Abstract 1181
Background
CHK1/2 are major cell cycle regulators in tumors with p53 dysfunction, such as TNBC. Second-generation CHK1/2 inhibitor, prexasertib monomesylate monohydrate, showed preliminary single agent activity in advanced cancer pts. We hypothesize that prexasertib may yield clinical benefit in sporadic TNBC pts.
Methods
Eligible pts have recurrent TNBC with no deleterious germline BRCA mutation or no family history of hereditary breast and ovarian cancer syndrome; good end organ function and safely biopsiable disease. Prexasertib was administered at 105 mg/m2 IV once every 14 days on a 28-day cycle. Response was assessed every 2 cycles by RECISTv1.1 and safety by CTCAEv4 per cycle. Primary endpoint is overall response rate (ORR). Optimal two- stage design was used; if ≥1 response is seen in the first 9 pts, then accrual continues to 24 pts per cohort.
Results
9 wild type BRCA TNBC pts have been treated in the first stage (median age 55.3 yrs [29-72 yrs] and median ECOG PS 1 [0-1]). The median number of prior therapies was 4 (2-10). 1 PR (3 mo) was observed (ORR 11%). 4 of 9 evaluable pts attained SD > 3 mo (median 4.5 mo [3-5]). Grade 3/4 AEs include neutropenia (89%), anemia (33%) and thrombocytopenia (22%). The median duration of grade 3/4 neutropenia was 5.5 (3-19) days. Grade 3/4 neutropenia resolved to less than grade 3/4 within 7 days in 5/9 pts. 1 pt required dose reduction to DL-1 (80 mg/m2) due to grade 4 neutropenia. 6 pts required GCSF support to avoid treatment delays. 3 pts received pRBC transfusion due to grade 2/3 anemia. 1 pt with grade 3 thrombocytopenia required platelet transfusion to avoid procedure-related bleeding.
Conclusions
Prexasertib monotherapy showed modest single agent activity in sporadic TNBC pts and continues to enroll in second stage. Tri-lineage marrow toxicity was observed. Prophylactic GCSF should be considered.

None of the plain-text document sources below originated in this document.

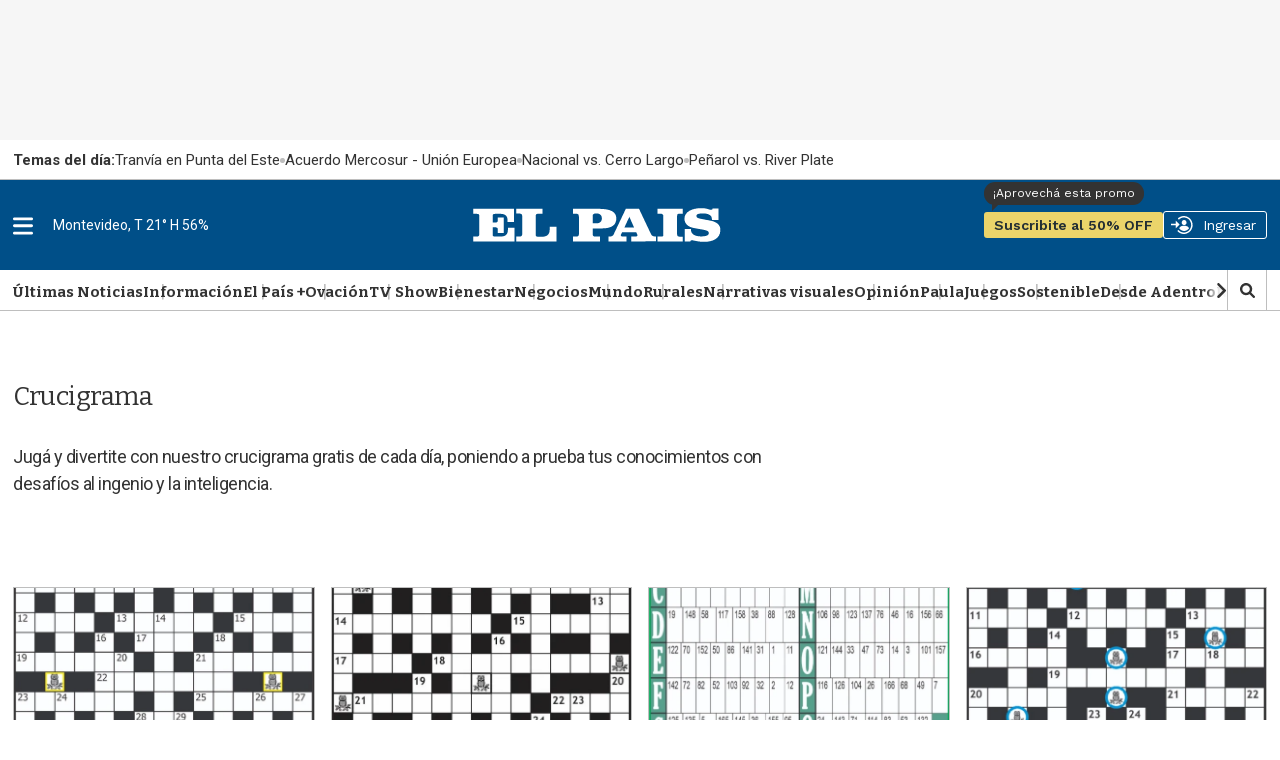

--- FILE ---
content_type: text/html
request_url: https://api.ironfunnel.com/globalid?pixel=bqw0an&visitor=d457d9fa-717b-429f-8a11-afae7342488b_temp
body_size: 21
content:

            <!DOCTYPE html>
            <html lang="en">
            <head>
                <meta charset="UTF-8">
                <meta name="viewport" content="width=device-width, initial-scale=1.0">
                <title>IF</title>
            </head>            
            <body>
                <script>
                    window.onload = function() {
                        window.parent.postMessage('d457d9fa-717b-429f-8a11-afae7342488b', '*');
                    };
                </script>
            </body>
            </html>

Clinical trial identification
NCT02203513
Legal entity responsible for the study
National Cancer Institute, NIH Rockville, MD USA
Funding
This work was funded by the Intramural Program of the Center for Cancer Research, NCI, National Institutes of Health, USA.
Disclosure
All authors have declared no conflicts of interest.